Now, that might have looked a bit like it was coming out of left field, except that Labour’s deputy leader Tom Watson has also been digging around, coming up with yet more questions likely to embarrass the PM. He has concluded that the idea Theresa May didn’t know about the meetings Ms Patel was undertaking doesn’t hold water.
As the BBC’s Laura Kuenssberg noted yesterday, “Tom Watson writing to PM over claims passed to him that Patel met FCO officials in Jerusalem, which he says makes it 'impossible to sustain the claim that the FCO was not aware of Ms Patel's presence in Israel’”. Pollard’s JC intervention got some serious stick earlier in the day, but when you put it alongside Tom Watson’s question, it all makes perfect sense.
Yes, Priti Patel was totally out of order in some of her actions last August, and possibly at other times as well. But the idea 10 Downing Street didn’t know what was going on is looking increasingly shaky - as is Theresa May’s grip on power. More to come later.
A stitch-up by No.10? I shouldn't wonder. I've always suspected the real reason May called GE2017 was, as a former Remainer and unelected leader, to stamp her authority on an unruly bunch of Brexit nutters in Cabinet. As that backfired horribly for her, now I wonder if she's finding a way to pick them off, one by one. Her choice for Patel's replacement will tell us a lot. The way arch Brexiters were carrying on last night, smiling inanely and saying 'Of course, it'll have to be another hard Brexiter' would suggest that they fear the same!
Defenders were concentrating on "it was a family holiday" and "she paid for it herself". Do we know if either of those are true? The latter, especially, seems a bit bizarre. I mean who else would pay for a family holiday?
That bit about Jerusalem might get you labelled "anti semitic".
Which is the usual tactic of the Israeli government and its supporters.
Check out this speech by Patel, and Theresa Villiershttps://www.youtube.com/watch?t=1m11s&v=BdNVXXdIHbA&app=desktop
There's something not quite right about all this.
I smell the Friends at work......
Paul Waugh makes a curious, even leading comment in his HuffPo Waugh Zone:
There remain real questions as to why May didn’t refer Patel for an investigation under the ministerial code, and the Conservative Friends of Israel and Lord Polak now face much greater scrutiny (some Tory MPs whisper it’s time CFI lobbying was exposed and its influence reduced.
For a start, CFI played some real part in saving at least three north London Tory seats in June. The closest run was Theresa Villiers in Chipping Barnet (maj. down to 353).
Ms Villiers has certainly been putting herself about of late: greetings cards for Eid, being seen on street stalls, availability for TV ... Locals have wryly commented on the change.
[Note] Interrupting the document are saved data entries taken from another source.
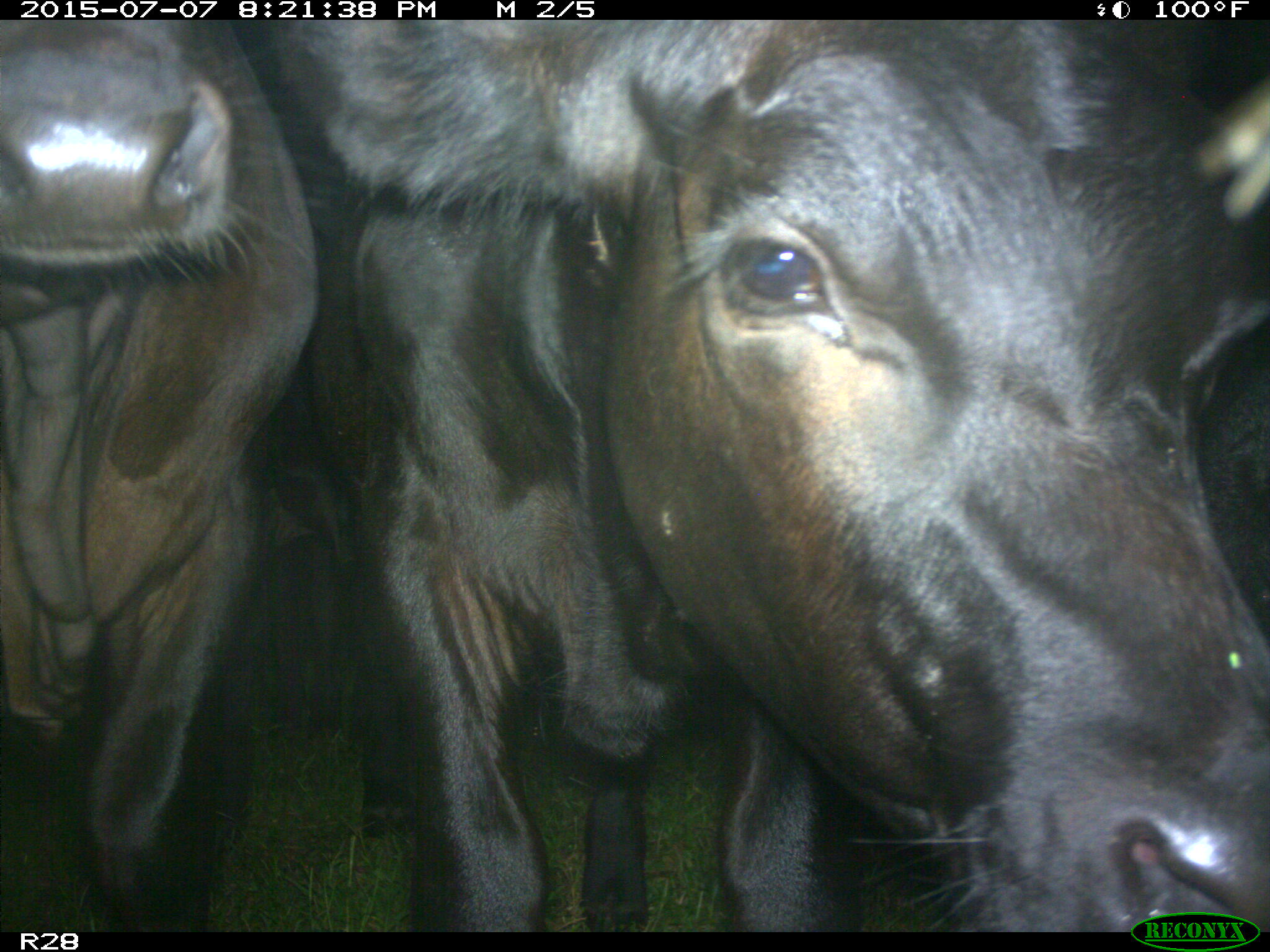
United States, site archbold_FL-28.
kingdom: Animalia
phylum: Chordata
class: Mammalia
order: Artiodactyla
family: Bovidae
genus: Bos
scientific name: Bos taurus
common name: domestic cow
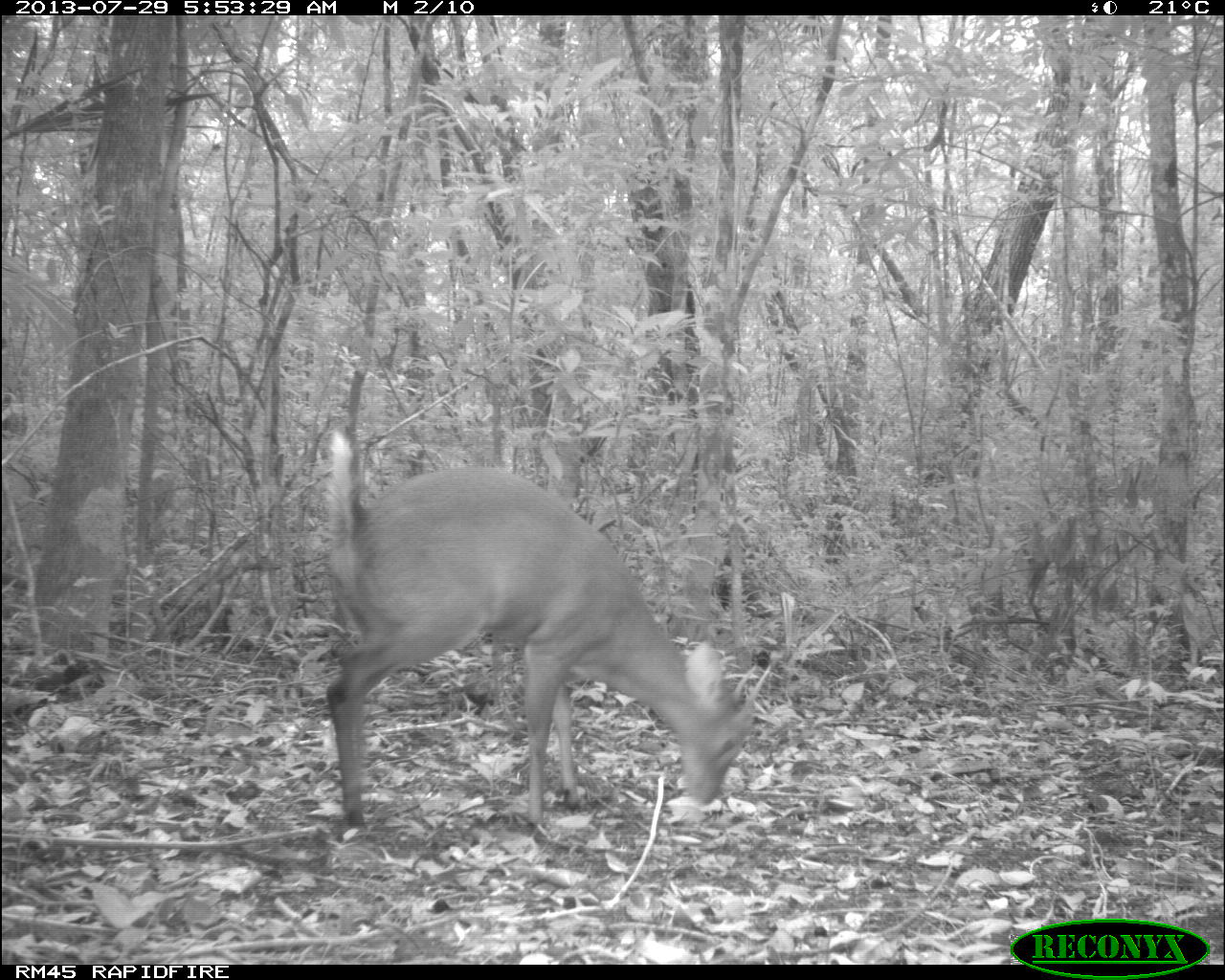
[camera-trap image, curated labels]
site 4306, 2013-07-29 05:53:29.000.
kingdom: Animalia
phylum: Chordata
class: Mammalia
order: Artiodactyla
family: Cervidae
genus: Mazama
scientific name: Mazama temama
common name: central american red brocket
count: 1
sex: male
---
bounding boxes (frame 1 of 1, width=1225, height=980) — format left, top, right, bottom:
mazama temama: 323, 425, 772, 829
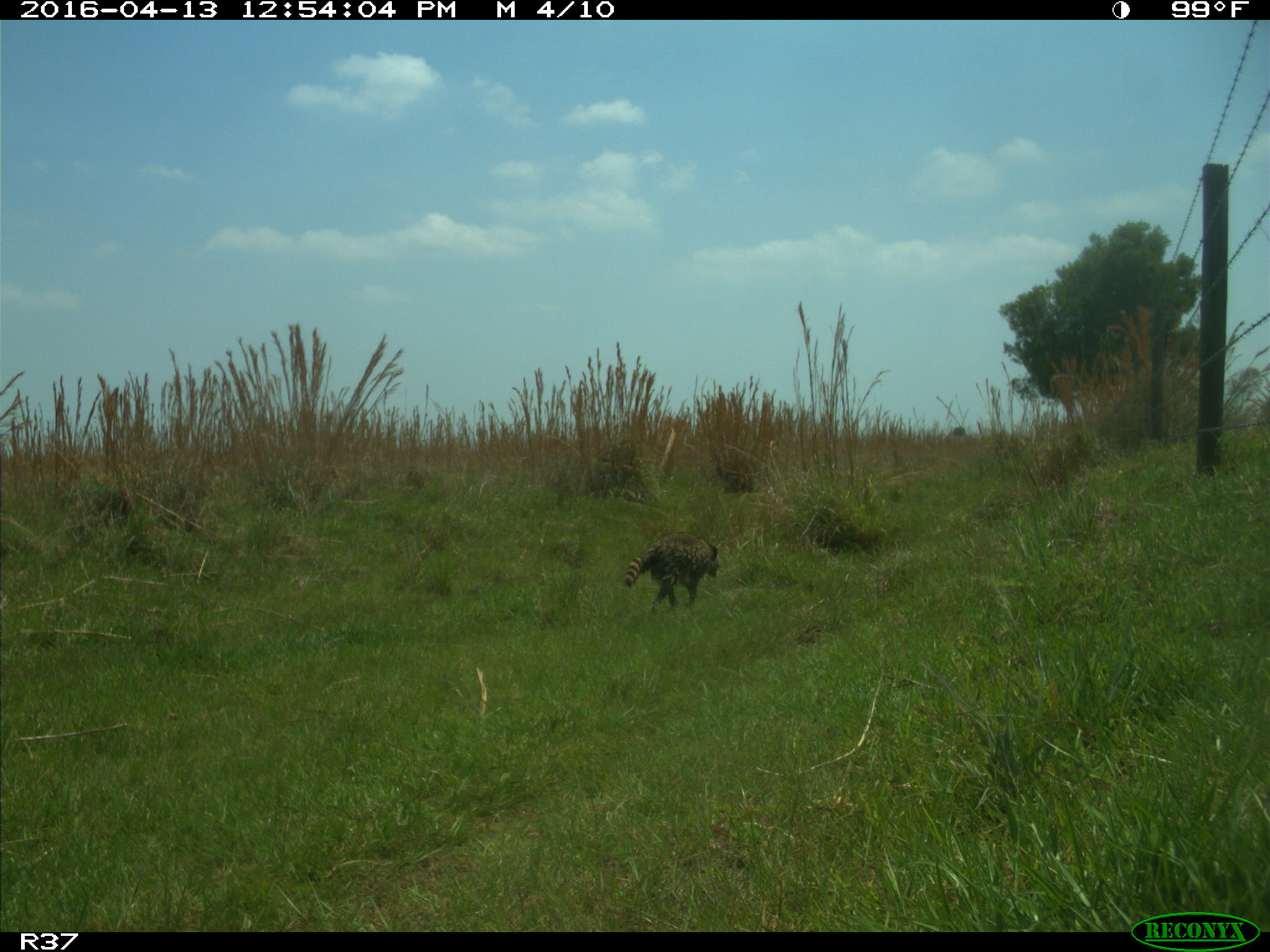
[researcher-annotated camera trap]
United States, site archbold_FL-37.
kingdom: Animalia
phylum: Chordata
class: Mammalia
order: Carnivora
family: Procyonidae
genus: Procyon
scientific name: Procyon lotor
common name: common raccoon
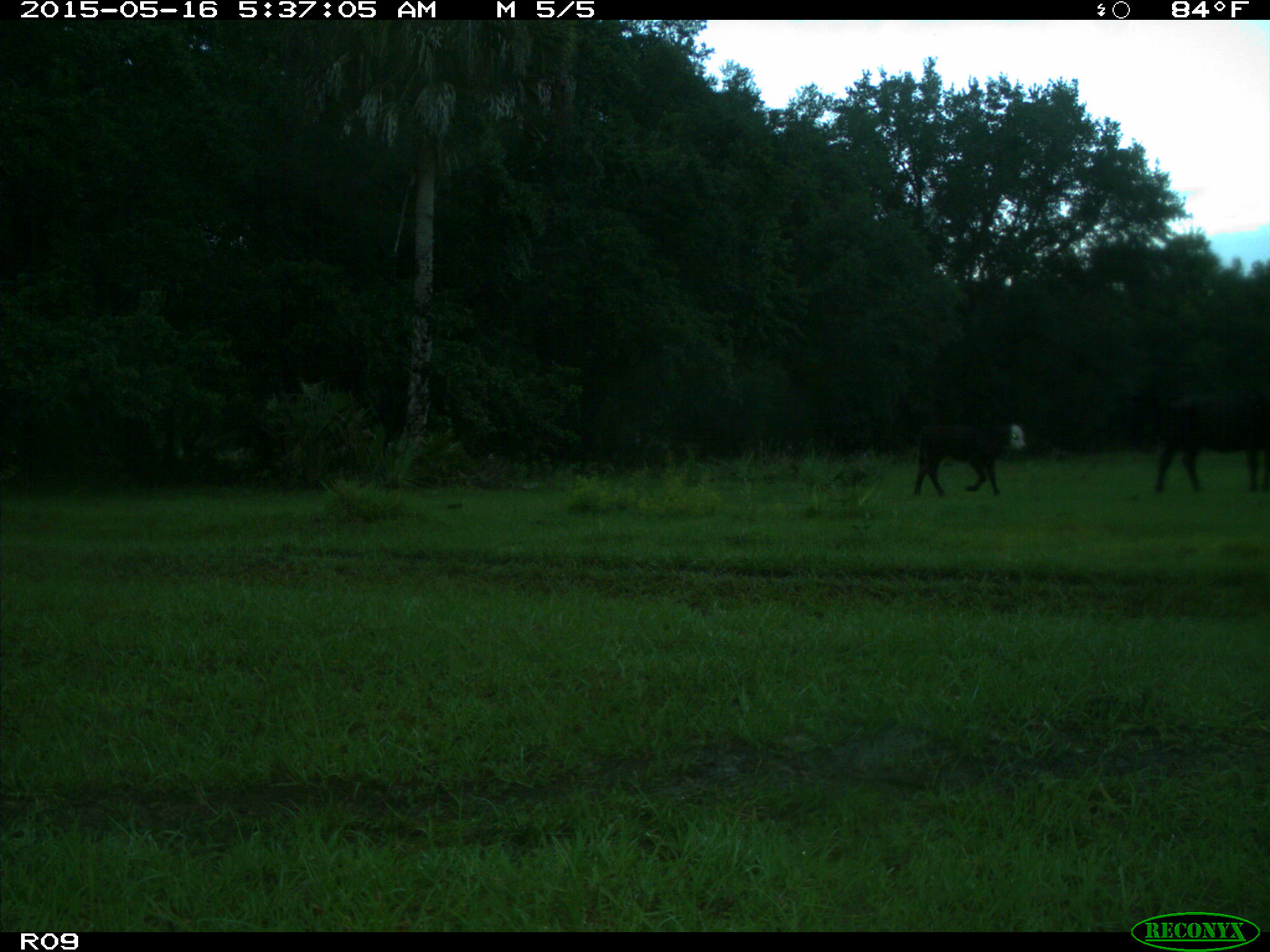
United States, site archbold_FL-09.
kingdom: Animalia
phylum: Chordata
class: Mammalia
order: Artiodactyla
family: Bovidae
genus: Bos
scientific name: Bos taurus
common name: domestic cow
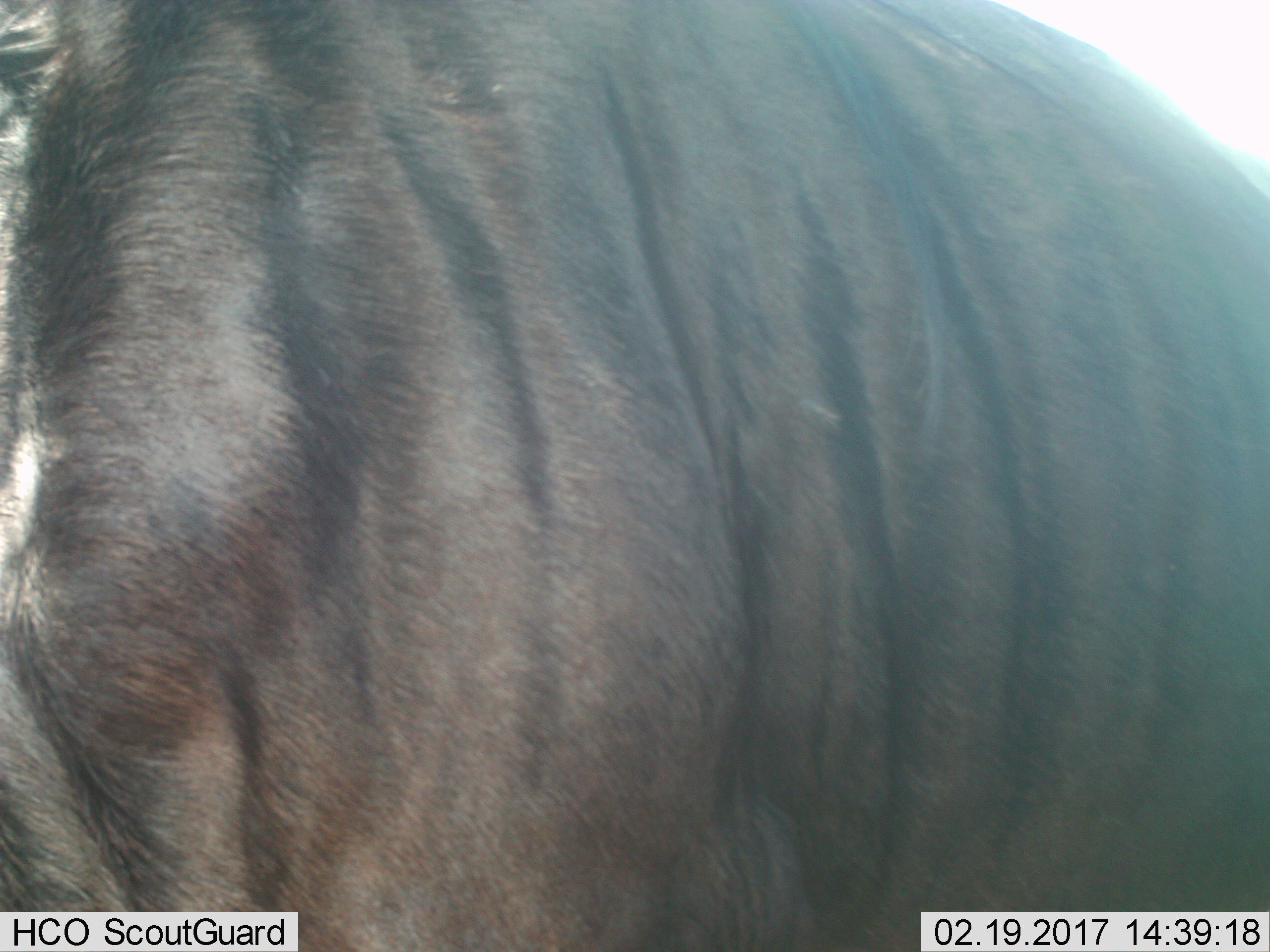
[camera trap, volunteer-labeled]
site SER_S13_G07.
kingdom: Animalia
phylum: Chordata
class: Mammalia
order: Artiodactyla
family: Bovidae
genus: Connochaetes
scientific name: Connochaetes taurinus taurinus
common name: blue wildebeest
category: wildebeestblue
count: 1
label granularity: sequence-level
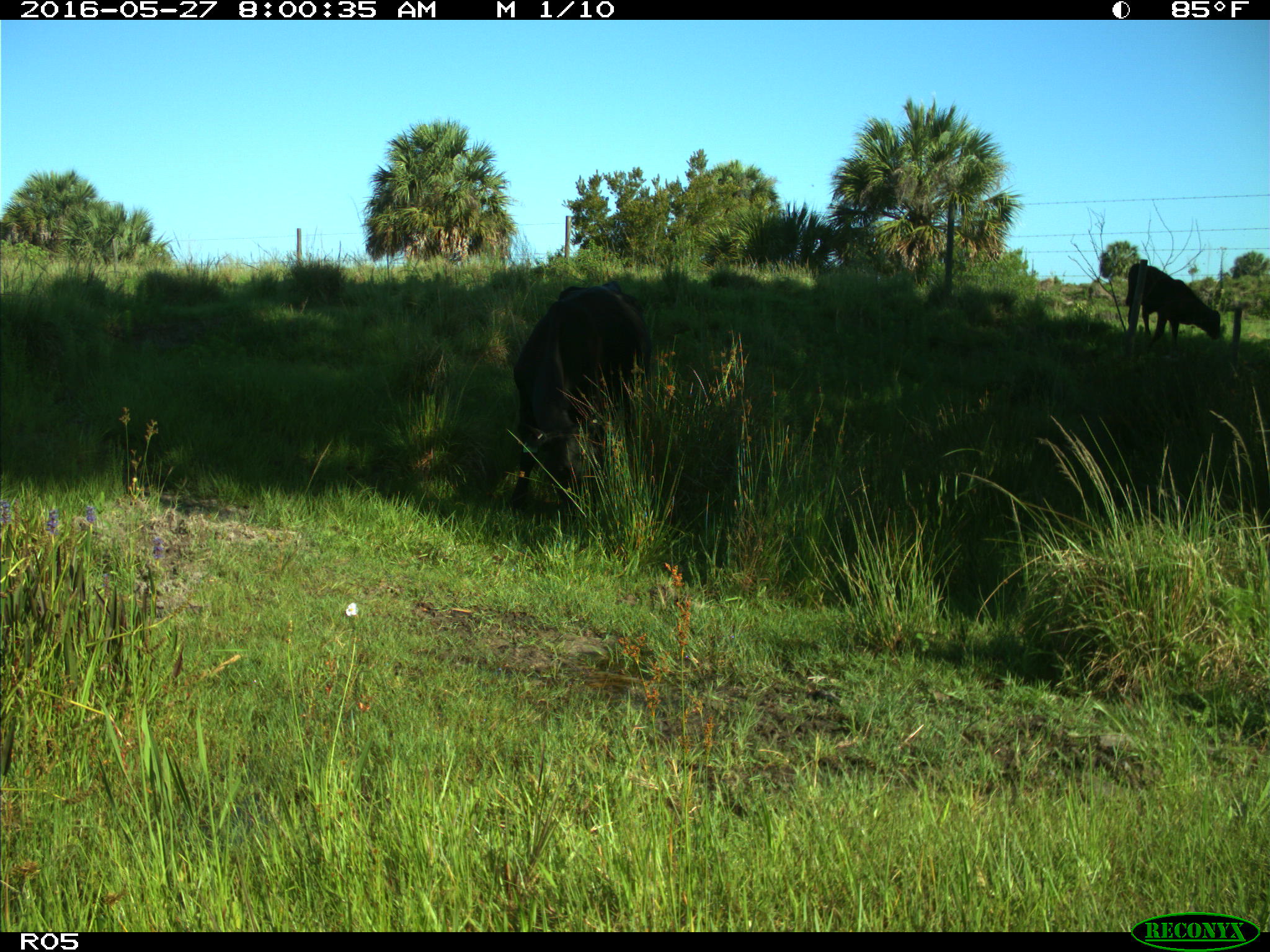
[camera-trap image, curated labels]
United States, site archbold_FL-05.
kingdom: Animalia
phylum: Chordata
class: Mammalia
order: Artiodactyla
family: Bovidae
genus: Bos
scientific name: Bos taurus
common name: domestic cow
Hence, I was intrigued by the mention of her name as a potential DfID candidate.
Anon at 10:54
Theresa Villier's Register of Interests is worth looking at via the TheyWorkForYou website. Not just the Israel connection but also the donations from Conservative Councillor Barbara Yerolemou (see: Guardian newspaper 'How Icelandic bank's clients filled Tory coffers').
It was a sting operation. Only questions are who was bluffing. Israel the loser... for once.
@Charles Frith 11:50
"It was a sting operation"?
Who were the stingers?
It was a sting operation.
Ending with a period in the wilderness.
"Now no-one knocks upon my door, for a thousand years or more."
No tears for Priti, she'll be back in office as quick as a shake of a Fox's tail.
As soon as the Maybot is deactivated and the ThinkTank kids complete project "Rightwing coup".
A Sting Operation: https://en.wikipedia.org/wiki/Sting_operation
All this talk of "stings" reminds me of Scott Joplin's immortal tinkle of The Entertainer.
Which is a damn sight more entertaining than watching Patel's fat arse waddle up the road in search of votes. Or even waddling into Israel for......what?